▶ [Texto de estudio]:
Cuando los socialistas privatizaron el INI, en tiempos de Felipe González, se encontraron con una dura resistencia por parte de los sindicatos, que los acusaron de liberales. Se repitió la historia veinte años más tarde cuando Rodríguez Zapatero acometió lo que muchos consideraron un deplorable “viraje ideológico”.
Ahora bien, Felipe González presidió cuatro Gobiernos en los que el Estado se expandió sin cesar. El gasto público llegó al 50 % del PIB a comienzos de los años 1990, una cifra nunca alcanzada antes. Es verdad que el socialismo liberalizó los horarios comerciales en 1985, pero en 1993, cuando necesitó el apoyo de los nacionalistas catalanes, González se cargó esa libertad, que nunca hemos recuperado con gobiernos supuestamente tan “liberales”.

▶ [El problema]:
Indica si cada afirmación concuerda con el texto de estudio y responde sí o no, citando literalmente las palabras del texto que lo deciden.
1. El gasto público alcanzó el 50 % del PIB a comienzos de los años 1990.
2. Los sindicatos respaldaron la privatización del INI bajo Felipe González.
3. La libertad de horarios comerciales aprobada en 1985 se mantiene en la actualidad.

▶ [Datos guardados]:
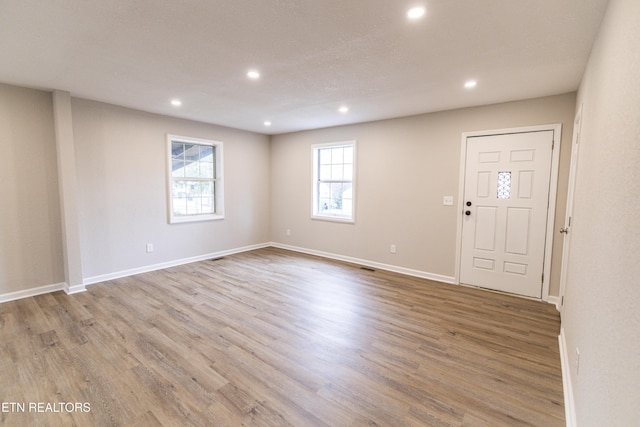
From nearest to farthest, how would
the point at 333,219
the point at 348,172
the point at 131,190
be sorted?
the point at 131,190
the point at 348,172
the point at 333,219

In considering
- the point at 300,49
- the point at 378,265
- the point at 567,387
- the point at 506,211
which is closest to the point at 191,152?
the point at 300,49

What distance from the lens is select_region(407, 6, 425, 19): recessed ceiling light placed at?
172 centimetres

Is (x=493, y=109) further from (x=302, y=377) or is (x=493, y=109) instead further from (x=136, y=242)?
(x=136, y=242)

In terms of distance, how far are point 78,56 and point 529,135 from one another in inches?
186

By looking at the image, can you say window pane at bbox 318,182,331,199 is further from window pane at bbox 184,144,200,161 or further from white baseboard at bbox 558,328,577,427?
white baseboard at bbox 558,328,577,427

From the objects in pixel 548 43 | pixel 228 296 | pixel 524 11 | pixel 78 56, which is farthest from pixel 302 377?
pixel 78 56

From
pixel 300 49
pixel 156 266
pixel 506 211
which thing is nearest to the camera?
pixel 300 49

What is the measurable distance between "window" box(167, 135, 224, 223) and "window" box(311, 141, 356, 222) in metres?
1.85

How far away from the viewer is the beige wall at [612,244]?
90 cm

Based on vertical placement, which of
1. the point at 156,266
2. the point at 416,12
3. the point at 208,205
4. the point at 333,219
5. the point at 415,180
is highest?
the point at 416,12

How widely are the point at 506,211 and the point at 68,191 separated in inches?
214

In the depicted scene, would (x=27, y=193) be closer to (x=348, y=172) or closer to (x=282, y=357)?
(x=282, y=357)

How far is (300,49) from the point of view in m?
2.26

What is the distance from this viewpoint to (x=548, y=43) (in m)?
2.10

...

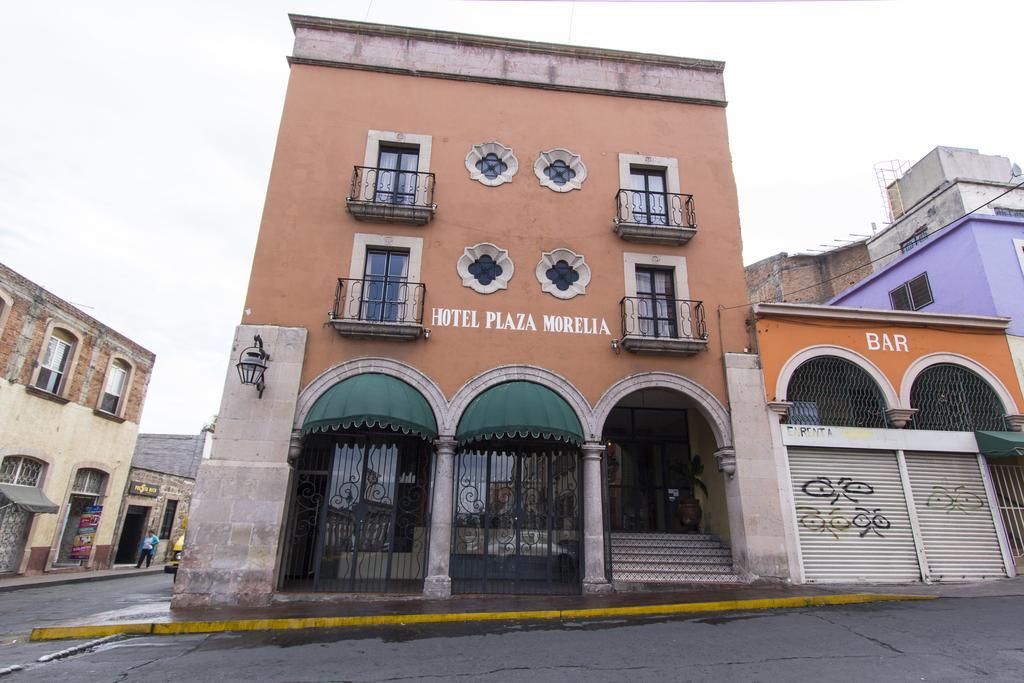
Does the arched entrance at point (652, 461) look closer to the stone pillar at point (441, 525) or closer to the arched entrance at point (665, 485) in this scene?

...

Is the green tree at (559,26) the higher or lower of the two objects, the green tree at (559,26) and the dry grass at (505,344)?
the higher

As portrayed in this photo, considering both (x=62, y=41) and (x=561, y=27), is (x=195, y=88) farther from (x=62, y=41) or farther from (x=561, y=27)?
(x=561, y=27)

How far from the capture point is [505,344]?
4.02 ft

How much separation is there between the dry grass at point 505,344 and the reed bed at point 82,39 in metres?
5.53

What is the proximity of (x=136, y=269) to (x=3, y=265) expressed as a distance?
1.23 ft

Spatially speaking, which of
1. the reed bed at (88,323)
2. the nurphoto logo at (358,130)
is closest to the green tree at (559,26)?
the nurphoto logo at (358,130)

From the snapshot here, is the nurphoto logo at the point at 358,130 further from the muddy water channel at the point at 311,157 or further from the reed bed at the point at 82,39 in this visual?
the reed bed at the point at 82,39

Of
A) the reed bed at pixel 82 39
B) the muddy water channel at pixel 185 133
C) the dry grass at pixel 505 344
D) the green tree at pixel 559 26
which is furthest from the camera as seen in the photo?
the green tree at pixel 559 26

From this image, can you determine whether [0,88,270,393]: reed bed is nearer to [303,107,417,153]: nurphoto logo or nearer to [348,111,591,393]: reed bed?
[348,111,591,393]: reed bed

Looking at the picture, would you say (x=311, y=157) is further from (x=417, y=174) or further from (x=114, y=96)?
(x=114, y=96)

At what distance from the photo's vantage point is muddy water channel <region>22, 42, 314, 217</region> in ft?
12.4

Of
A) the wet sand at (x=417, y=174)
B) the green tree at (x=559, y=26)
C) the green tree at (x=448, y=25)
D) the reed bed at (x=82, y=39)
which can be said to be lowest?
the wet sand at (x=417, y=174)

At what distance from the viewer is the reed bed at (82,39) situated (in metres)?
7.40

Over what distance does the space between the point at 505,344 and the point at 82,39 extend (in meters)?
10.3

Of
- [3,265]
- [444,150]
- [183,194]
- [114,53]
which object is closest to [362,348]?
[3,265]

▶ [Solución de la tarea]:
1. Sí: "El gasto público llegó al 50 % del PIB a comienzos de los años 1990".
2. No: "se encontraron con una dura resistencia por parte de los sindicatos".
3. No: "González se cargó esa libertad, que nunca hemos recuperado".